Mama stood up, trembling with anger. “Yes he is! Your father would never have abandoned us, just walked away without a single word for all these years! He loved us, and he would never have done that to us. He must be dead! He is dead, and you have to accept that.” Gramamma’s fingers had stopped moving, and she stood perfectly motionless beside Tabitha.

“Then how do you explain what I saw? What was Daddy doing before he died? You’ve never even told me what he did for a living! What was Daddy involved in?”

“Your father was a businessman! That’s all! He put on a suit, and went to work for a company in the City, and that’s all I know. I don’t know what he did, and I didn’t need to know. A wife kept the house, cooked the meals, raised the children, and the husband worked. That’s just how it was. I didn’t know what he did, or what his life was before we met. I just knew that he loved us!”
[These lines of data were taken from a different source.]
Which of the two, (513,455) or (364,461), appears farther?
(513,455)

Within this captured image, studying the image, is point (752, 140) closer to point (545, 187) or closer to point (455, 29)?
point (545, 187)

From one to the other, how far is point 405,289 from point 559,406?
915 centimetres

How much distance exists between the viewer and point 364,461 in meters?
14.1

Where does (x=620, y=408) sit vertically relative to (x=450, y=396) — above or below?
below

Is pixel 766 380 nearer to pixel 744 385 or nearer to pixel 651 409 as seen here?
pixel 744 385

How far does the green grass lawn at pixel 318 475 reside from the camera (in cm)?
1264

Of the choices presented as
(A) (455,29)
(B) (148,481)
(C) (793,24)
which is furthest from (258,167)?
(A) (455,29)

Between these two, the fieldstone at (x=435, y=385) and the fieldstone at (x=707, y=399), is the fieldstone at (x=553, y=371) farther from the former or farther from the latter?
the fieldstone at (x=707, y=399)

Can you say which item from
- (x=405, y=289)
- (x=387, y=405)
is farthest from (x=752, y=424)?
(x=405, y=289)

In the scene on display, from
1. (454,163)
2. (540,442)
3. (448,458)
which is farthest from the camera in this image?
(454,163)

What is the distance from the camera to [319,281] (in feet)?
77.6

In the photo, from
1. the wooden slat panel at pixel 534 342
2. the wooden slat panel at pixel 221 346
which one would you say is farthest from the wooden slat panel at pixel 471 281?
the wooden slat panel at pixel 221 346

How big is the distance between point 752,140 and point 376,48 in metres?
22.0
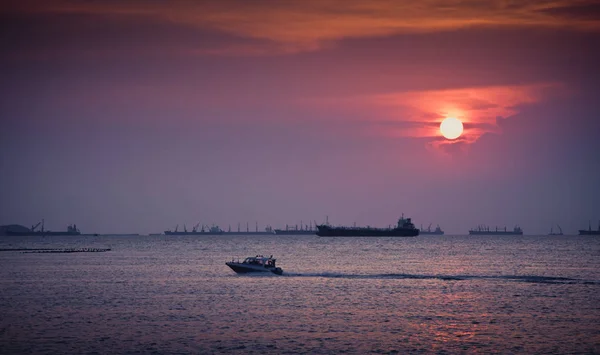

“What about you, Gramamma?” Tabitha turned to the tiny statue beside her. “What did you know?”

The old woman remained frozen for a few seconds, and then her fingers began to move again, rolling cabbage and chopped meat into cocoons of pasta. “I know that your father brought us out of Romania in a time when Ceaușescu wasn’t letting anyone out, Pisicuță. When you could be shot for just talking about leaving. I think he had to do hard things to get us out, but I didn’t ask. I knew that he loved me, he loved your Mama, and he loved you most of all. That’s all I need to know. Now don’t cut those so small, Pisicuță,” she said, nodding to the bacon bits under Tabitha’s knife. “You’ll lose the flavor.”